**WORK REQUEST A:** Rewrite the bond valuation problem from the words "3. Explain the" through "15) + $1,000 * PVIF(12%, 15)", putting "Years to Maturity" in place of "Time to Maturity".
**WORK REQUEST B:** Continue the worked bond valuation answer from its last line.

**QUOTED PASSAGE:**
━━━━━━━━━━━━━━━━━━━━
Question

There is a bond that pays $100 per year interest, with a $1,000 par value. It matures in 15 years. The market required yield to maturity on a comparable bond is 12%.

1. What is the value of the bond?
2. How does the value change if the yield to maturity on a comparable bond increase to 15%? What if it decreases to 8%.
3. Explain the above questions (part b) with the concepts of interest rate risk, premium bonds and discount bonds.
4. Recalculate the answer in b, with the assumption that the bond matures in 5 years (instead of 15 years).
5. Explain the above questions (part d) with the concepts of interest rate risk, premium bonds and discount bonds.

Answer 1

Answer a.

Face Value = $1,000
Annual Coupon = $100
Time to Maturity = 15 years
Annual Return = 12%

Bond Price = $100 * PVIFA(12%, 15) + $1,000 * PVIF(12%, 15)
Bond Price = $100 * (1 - (1/1.12)^15) / 0.12 + $1,000 / 1.12^15
Bond Price = $863.78

Answer b.

If required return is 15%:

Bond Price = $100 * PVIFA(15%, 15) + $1,000 * PVIF(15%, 15)
━━━━━━━━━━━━━━━━━━━━
**DATA EXTRACT:**
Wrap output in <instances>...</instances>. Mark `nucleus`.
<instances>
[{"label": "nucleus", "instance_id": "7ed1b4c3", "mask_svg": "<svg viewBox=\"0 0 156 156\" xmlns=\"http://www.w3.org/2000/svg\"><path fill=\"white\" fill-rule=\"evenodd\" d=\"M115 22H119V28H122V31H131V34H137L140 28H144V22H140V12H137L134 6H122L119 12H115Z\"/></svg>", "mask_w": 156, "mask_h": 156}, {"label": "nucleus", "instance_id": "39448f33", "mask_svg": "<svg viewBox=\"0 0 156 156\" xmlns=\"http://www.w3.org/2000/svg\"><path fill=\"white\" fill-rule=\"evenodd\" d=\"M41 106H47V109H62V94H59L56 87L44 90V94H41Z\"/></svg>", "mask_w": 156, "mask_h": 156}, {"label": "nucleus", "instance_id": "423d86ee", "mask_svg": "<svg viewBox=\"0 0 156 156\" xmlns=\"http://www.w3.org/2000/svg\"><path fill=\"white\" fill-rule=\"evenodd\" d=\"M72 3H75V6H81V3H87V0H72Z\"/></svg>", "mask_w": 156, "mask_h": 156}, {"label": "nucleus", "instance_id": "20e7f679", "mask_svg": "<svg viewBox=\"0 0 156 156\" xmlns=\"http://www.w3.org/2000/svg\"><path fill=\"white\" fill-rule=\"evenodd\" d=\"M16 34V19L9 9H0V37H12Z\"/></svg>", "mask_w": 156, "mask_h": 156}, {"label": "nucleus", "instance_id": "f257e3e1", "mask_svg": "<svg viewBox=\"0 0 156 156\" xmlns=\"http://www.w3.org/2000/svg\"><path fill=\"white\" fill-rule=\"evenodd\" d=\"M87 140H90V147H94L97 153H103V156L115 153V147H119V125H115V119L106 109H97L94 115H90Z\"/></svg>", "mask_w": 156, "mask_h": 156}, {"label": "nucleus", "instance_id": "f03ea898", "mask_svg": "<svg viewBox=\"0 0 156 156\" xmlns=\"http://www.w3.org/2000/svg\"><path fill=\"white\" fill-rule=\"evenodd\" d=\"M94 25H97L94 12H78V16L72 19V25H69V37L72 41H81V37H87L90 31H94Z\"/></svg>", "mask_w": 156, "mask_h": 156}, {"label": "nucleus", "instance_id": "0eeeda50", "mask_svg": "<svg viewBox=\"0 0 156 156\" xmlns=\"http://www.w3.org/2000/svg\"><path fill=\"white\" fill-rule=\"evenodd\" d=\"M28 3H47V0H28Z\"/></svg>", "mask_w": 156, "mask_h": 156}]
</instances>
━━━━━━━━━━━━━━━━━━━━
**ANSWER SPACE A:**
3. Explain the above questions (part b) with the concepts of interest rate risk, premium bonds and discount bonds.
4. Recalculate the answer in b, with the assumption that the bond matures in 5 years (instead of 15 years).
5. Explain the above questions (part d) with the concepts of interest rate risk, premium bonds and discount bonds.

Answer 1

Answer a.

Face Value = $1,000
Annual Coupon = $100
Years to Maturity = 15 years
Annual Return = 12%

Bond Price = $100 * PVIFA(12%, 15) + $1,000 * PVIF(12%, 15)

**ANSWER SPACE B:**
Bond Price = $100 * (1 - (1/1.15)^15) / 0.15 + $1,000 / 1.15^15
Bond Price = $707.63

If required return is 8%:

Bond Price = $100 * PVIFA(8%, 15) + $1,000 * PVIF(8%, 15)
Bond Price = $100 * (1 - (1/1.08)^15) / 0.08 + $1,000 / 1.08^15
Bond Price = $1,171.19

Answer c.

If required return is higher than the coupon rate, then the bonds will trade a discount.
If required return is less than the coupon rate, then the bonds will trade a premium.
If required return is equal to the coupon rate, then the bonds will trade a par.

Answer d.

Face Value = $1,000
Annual Coupon = $100
Time to Maturity = 5 years

If required return is 12%:

Bond Price = $100 * PVIFA(12%, 5) + $1,000 * PVIF(12%, 5)
Bond Price = $100 * (1 - (1/1.12)^5) / 0.12 + $1,000 / 1.12^5
Bond Price = $927.90

If required return is 15%:

Bond Price = $100 * PVIFA(15%, 5) + $1,000 * PVIF(15%, 5)
Bond Price = $100 * (1 - (1/1.15)^5) / 0.15 + $1,000 / 1.15^5
Bond Price = $832.39

If required return is 8%:

Bond Price = $100 * PVIFA(8%, 5) + $1,000 * PVIF(8%, 5)
Bond Price = $100 * (1 - (1/1.08)^5) / 0.08 + $1,000 / 1.08^5
Bond Price = $1,079.85

Answer e.

Bond with higher time to maturity has higher interest rate risk.